Outline of the project

For the data we chose to use for our project, we collected source data that came from boardgamegeek and Kaggle. The databases of board games are vast with their descriptions, rules, requirements for play, time to play, number of players, etc. A more in-depth description can be found in our r&d folder under DataDescription. You can find our original sourced and cleaned databases in our resources-1 folder titled bgg_dataset.

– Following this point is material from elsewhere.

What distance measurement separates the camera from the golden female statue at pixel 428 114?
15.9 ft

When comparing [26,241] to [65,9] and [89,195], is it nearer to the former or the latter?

After cleaning data in Excel, data was analyzed in using unsupervised machine learning in Python’s Jupyter Notebook, R & R Studio, and PostgreSQL in PG Admin 4. We then used the final dataset in Tableau to create our dashboard and interactive visualizations of all we had discovered. You can find a description of our dshboard within this README, as well as visiting it here

Presentation

Our final presentation on Google Slides can be found here. This is our practice video of our presentation - video

Results

After running our machine learning model, we found that it categorized the games in a way that demonstrated clear statistical trends. The hypothesis of groups/clusters 1, 3, and 4 having different weighted scores (1, then 4, then 3 in ascending order) was confirmed.

Image: 3D-Scatter with the PCA data and the clusters

3d scatter final

Machine Learning Model

We began our analysis by begining with a Multi-Linear Regression analysis in R. Then due to the large number of features in both the category and mechanics data, we used PCA to reduce these number of features. We then clustered our data using Kmeans and the elbow method to see if some of the data are grouped differently than they are currently labelled by BoardGameGeeks.

Our hypothesis was that the machine learning model will categorize games in a way different from the way humans do. Such as games with more people, longer play times, higher complexity will be clustered together by machine learning. Labels like "civilization", "building", "campaigns" may be appropriate ones to apply to such groups.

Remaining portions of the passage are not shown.